• **QUOTED PASSAGE**:

══════════════════════════════

What is the position of tour guides in this process? How do they foster or stage this engagement? As cultural mediators, cosmopolitans, leaders, father figures and pathfinders, the tour guide negotiates a complex terrain of physical mobility and virtual and existential imagination. How do they overcome the economic, psychological, social or linguistic disjuncts between guests and hosts? How do their performances negotiate the economic and political interests of states, tour operators, and the guides themselves? How do recent developments in technologies and techniques of representation - from simple 'schtick' and microphone use to sophisticated use of electronic media, from company branding to indigenous self-advertising - play out in the contact zone? And what is the impact of the tour guide's actions and (auto-)representations on the visitor, the visited and themselves? The anthropological shift in conceptualizing the tourism encounter from one of host and guest to a focus on the mediators of tourism develops our understanding of the tourism frontier area. This panel welcomes further scrutiny, be it structural, visual and technological, reflexive, legal and political, sociocultural, economic or sensual.
Accepted papers:
Session 1Paper short abstract:
In Peru, male mestizo guides take a powerful position towards the communities they visit with tourists. They negotiate with the locals about commissions and notions of authenticity. They may take a paternalistic, even disdainful, attitude towards the locals even when tourists are around.

══════════════════════════════

• **RECORDS PROVIDED**:
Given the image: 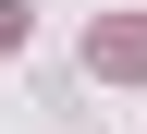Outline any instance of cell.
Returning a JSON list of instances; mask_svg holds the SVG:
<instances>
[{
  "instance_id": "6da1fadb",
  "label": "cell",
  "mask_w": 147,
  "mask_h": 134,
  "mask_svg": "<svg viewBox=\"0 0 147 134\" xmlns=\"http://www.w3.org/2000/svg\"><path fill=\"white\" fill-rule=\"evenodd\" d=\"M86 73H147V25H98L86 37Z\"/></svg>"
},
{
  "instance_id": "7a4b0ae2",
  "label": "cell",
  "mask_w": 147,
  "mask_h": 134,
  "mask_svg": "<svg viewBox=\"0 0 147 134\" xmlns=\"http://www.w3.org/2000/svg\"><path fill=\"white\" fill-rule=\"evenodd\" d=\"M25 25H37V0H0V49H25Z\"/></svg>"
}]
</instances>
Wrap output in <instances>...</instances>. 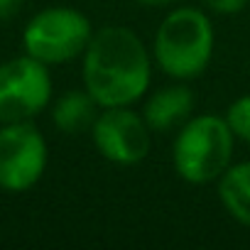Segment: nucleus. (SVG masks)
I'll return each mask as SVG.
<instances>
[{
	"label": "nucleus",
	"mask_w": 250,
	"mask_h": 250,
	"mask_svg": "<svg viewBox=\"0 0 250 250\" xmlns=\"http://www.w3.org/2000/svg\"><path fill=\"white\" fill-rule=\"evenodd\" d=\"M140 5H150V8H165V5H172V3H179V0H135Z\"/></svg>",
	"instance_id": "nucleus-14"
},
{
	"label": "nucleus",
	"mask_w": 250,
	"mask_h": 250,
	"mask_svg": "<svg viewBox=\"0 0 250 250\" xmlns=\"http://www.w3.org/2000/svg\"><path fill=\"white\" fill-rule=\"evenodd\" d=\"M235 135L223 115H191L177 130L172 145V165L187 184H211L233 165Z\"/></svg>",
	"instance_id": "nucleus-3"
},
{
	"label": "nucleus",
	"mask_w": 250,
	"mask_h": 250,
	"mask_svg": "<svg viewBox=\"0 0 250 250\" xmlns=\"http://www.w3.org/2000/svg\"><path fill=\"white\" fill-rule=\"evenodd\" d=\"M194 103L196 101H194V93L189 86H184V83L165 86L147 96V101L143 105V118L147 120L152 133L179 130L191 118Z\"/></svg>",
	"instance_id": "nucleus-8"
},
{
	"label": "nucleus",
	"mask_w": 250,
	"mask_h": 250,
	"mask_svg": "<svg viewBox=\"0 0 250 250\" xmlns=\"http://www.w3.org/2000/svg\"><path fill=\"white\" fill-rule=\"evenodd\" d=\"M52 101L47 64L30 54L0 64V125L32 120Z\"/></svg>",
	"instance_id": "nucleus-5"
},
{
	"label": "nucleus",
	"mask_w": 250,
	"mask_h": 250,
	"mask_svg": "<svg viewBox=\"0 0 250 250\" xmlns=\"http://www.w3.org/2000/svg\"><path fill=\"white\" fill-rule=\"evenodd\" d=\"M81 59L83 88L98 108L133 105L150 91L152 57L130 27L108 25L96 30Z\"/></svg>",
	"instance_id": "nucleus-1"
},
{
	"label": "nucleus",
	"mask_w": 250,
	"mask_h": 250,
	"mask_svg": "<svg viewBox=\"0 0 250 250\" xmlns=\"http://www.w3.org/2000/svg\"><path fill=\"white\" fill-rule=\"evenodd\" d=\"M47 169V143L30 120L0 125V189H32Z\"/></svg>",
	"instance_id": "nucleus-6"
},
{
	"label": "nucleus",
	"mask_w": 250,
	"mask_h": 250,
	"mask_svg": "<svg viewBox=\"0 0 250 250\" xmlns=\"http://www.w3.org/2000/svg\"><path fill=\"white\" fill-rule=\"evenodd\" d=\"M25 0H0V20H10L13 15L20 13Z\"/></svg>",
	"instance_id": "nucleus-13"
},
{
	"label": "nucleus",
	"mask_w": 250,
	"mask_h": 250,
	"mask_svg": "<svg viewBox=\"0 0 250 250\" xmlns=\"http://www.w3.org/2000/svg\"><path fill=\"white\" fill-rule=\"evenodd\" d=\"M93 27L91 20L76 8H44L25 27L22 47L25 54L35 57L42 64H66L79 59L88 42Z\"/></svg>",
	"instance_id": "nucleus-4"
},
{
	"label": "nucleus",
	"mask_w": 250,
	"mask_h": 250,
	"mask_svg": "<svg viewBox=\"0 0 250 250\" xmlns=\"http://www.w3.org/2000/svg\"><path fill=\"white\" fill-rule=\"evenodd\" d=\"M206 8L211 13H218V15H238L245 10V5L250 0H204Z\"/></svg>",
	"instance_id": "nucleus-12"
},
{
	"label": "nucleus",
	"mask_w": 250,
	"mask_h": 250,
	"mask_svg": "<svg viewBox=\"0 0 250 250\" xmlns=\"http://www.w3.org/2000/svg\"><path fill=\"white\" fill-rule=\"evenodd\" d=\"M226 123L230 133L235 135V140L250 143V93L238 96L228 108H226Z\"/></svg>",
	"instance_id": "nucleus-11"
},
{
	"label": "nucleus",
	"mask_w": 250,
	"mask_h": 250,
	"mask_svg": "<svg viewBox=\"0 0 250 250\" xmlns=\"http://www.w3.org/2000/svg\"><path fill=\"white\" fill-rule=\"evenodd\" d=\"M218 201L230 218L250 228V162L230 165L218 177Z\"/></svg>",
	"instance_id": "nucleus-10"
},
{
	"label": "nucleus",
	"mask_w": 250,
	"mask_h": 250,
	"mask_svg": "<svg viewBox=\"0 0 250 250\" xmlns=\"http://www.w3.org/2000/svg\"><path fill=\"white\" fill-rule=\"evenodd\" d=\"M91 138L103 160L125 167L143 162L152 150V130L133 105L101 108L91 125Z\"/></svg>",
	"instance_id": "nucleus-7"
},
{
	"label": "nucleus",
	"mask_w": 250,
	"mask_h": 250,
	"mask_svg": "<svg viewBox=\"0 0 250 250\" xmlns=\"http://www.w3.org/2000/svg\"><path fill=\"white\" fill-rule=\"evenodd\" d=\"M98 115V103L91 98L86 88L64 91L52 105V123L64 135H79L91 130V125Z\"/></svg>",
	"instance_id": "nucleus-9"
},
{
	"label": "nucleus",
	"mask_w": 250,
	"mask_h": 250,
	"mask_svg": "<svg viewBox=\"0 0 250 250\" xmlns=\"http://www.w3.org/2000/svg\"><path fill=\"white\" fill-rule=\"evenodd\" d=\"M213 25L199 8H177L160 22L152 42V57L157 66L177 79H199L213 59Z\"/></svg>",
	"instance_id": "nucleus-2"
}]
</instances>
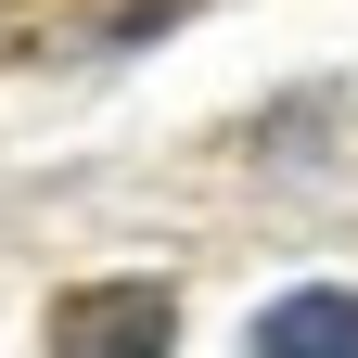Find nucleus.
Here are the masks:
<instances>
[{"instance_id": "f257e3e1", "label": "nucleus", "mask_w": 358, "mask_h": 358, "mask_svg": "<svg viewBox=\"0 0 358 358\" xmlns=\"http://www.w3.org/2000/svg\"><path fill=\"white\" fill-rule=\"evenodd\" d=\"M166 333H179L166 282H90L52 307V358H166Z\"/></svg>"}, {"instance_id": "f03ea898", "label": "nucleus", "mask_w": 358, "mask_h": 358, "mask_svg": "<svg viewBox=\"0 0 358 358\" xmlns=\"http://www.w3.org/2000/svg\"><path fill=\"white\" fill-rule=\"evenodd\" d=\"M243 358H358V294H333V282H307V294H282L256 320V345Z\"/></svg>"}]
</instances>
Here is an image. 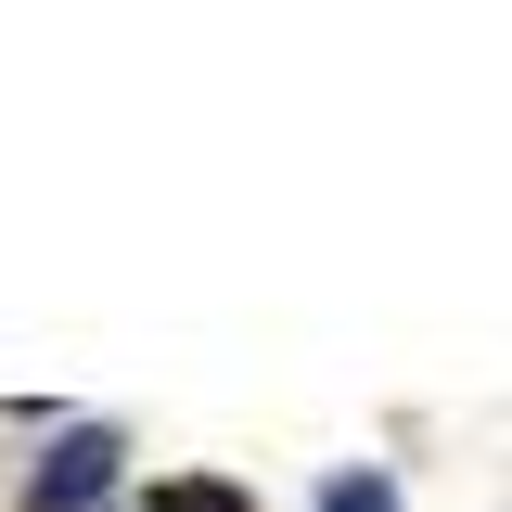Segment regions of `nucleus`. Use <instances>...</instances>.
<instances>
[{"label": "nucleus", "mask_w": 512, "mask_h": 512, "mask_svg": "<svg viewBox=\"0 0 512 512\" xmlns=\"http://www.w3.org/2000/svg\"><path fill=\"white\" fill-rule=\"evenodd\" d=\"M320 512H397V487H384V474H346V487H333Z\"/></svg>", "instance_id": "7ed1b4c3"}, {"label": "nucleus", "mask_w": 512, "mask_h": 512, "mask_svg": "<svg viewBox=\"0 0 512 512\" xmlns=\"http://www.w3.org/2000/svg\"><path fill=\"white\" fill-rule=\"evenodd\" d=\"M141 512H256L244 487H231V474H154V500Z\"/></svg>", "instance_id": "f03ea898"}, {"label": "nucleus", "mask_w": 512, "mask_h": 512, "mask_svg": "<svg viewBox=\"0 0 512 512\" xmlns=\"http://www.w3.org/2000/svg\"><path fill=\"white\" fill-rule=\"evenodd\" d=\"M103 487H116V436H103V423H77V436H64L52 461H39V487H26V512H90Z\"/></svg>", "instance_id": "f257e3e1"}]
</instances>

══════════════════════════════

• **WORK TO COMPLETE**:
**a)** In the text on tour guides, what do male mestizo guides in Peru negotiate about with the locals?
**b)** Resume the text on tour guides after its final sentence and carry it forward.

• **RESPONSES FOR EACH TASK**:
**a)** Commissions and notions of authenticity.

**b)**
Paper long abstract:
In Peru, tourism is often organized through guided excursions. Though female guides work on these excursions, male guides form the majority. This paper deals with the contacts that urban male mestizo guides from Cusco and Puno create between local, often Quechua speaking, populations and - national and international - tourists. It is based on frequent field work and visits during a ten years' time span. Guides are in the potent position to decide to which community, shop, workshop or restaurant the tourists should go to. They search for those sites and places that offer in their view an authentic experience. Needless to say that commissions also play an important role and the guides negotiate these issues constantly with the local tourism workers. As an expression of their powerful position, the guides may take a paternalistic, and even disdainful, attitude towards the locals even when tourists are around. The tourists are shown an authenticity and ethnic and gender performances that are convenient to the guides, but which are not necessarily in accordance with how the locals wish to present themselves. The locals develop strategies to become more independent from guides from outside their communities. As income from tourism is increasing and a growing number of communities are sending their youngsters to study and specialize in tourism, more and more indigenous guides are being trained. This may improve the relationships between guides, tourists and locals and offer more freedom to the latter to represent themselves as they wish.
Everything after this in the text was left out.